Stop-Zemlia  (Ukrainian: Стоп-Земля) is a 2021 Ukrainian romance, coming-of-age and drama film directed and written by Ukrainian director Kateryna Gornostai, and starring Maria Fedorchenko, Arsenii Markov, Yana Isaienko and Oleksandr Ivanov. The feature film portrays a teenage coming of age story. All the depicted events are fiction, but creative team attempted to portray them as improvisations. The characters had a set of activities when the script was written, but they gained traits once the actors were found. The film was first released on May 3, 2021 in Berlin International Film Festival, and received the Crystal Bear for the Best Film in the Generation 14plus competition. The film received positive reviews from critics. Later the film appeared at the 12th Odesa International Film Festival (OIFF) on August 19, 2021, where the film received the main award of the festival - the Grand Prix.  Kateryna Gornostai also became the winner of Duke in the nomination Best Full-Length Film. On March 9, 2022, the film was awarded the Taras Shevchenko National Prize of Ukraine.
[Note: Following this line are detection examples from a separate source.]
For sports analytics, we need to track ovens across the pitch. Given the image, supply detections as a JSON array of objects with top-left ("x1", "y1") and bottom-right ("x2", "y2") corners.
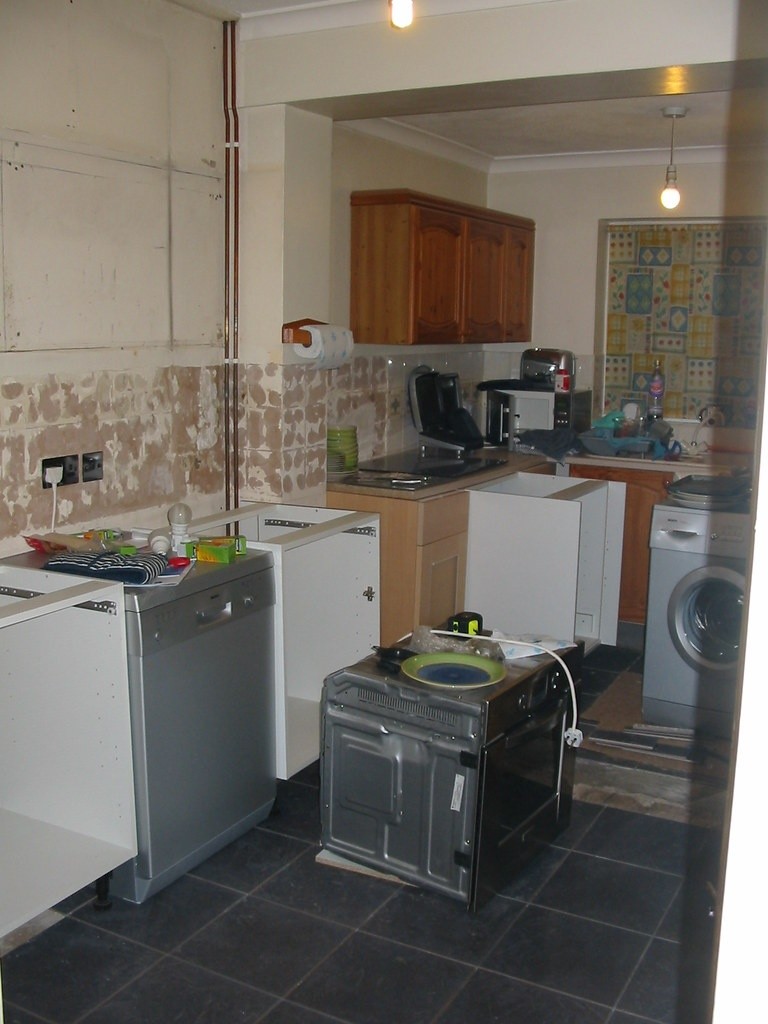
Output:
[{"x1": 319, "y1": 622, "x2": 585, "y2": 911}]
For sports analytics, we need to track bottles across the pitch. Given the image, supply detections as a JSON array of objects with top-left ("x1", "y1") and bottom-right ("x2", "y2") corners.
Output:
[
  {"x1": 647, "y1": 360, "x2": 665, "y2": 419},
  {"x1": 68, "y1": 527, "x2": 131, "y2": 542}
]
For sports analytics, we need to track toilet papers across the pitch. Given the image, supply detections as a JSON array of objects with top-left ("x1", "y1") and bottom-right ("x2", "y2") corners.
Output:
[{"x1": 294, "y1": 324, "x2": 354, "y2": 369}]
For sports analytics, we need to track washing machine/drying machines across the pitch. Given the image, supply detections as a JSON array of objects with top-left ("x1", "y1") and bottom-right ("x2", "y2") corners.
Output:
[{"x1": 640, "y1": 473, "x2": 757, "y2": 733}]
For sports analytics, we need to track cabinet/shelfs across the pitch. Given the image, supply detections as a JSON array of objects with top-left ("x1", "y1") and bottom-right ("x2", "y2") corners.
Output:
[
  {"x1": 327, "y1": 447, "x2": 556, "y2": 648},
  {"x1": 503, "y1": 214, "x2": 534, "y2": 342},
  {"x1": 462, "y1": 204, "x2": 503, "y2": 343},
  {"x1": 569, "y1": 464, "x2": 675, "y2": 624},
  {"x1": 350, "y1": 190, "x2": 464, "y2": 346}
]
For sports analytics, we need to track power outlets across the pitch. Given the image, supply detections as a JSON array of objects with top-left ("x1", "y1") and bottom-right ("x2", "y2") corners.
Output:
[
  {"x1": 82, "y1": 451, "x2": 103, "y2": 482},
  {"x1": 42, "y1": 454, "x2": 79, "y2": 488}
]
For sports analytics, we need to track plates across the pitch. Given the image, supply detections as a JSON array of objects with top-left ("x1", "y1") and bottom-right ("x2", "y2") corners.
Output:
[
  {"x1": 667, "y1": 475, "x2": 752, "y2": 510},
  {"x1": 402, "y1": 653, "x2": 507, "y2": 689},
  {"x1": 326, "y1": 426, "x2": 359, "y2": 481}
]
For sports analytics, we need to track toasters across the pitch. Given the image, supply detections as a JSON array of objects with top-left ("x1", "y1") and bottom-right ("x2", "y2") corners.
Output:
[{"x1": 519, "y1": 347, "x2": 575, "y2": 392}]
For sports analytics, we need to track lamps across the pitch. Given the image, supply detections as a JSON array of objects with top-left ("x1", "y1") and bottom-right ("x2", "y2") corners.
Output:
[{"x1": 658, "y1": 106, "x2": 691, "y2": 211}]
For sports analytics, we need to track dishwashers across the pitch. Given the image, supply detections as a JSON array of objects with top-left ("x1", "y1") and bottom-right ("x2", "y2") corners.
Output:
[{"x1": 1, "y1": 532, "x2": 279, "y2": 904}]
The film's director, Kateryna Gornostai, opened the presentation by stating that the title 'Stop-Zemlia' is important to the film's success, and the film ended up keeping the same title in English, as so not to lose its intended impact. Kateryna spent about a year looking for real people to play the heroine and the class of students, and the chosen actors then underwent a 7 week acting workshop together before filming began.

Plot 
16-year-old Masha is studying in an ordinary high school in Kyiv. Her close friends Yana and Senia help her not to feel strange and detached in the class, living in their own way through busy school days. In addition to worry about future exams, Masha is forced to leave her comfort zone when falling in love with her classmate Sasha. She understands that if she does not dare to ask, she will never know whether her love for a guy is mutual.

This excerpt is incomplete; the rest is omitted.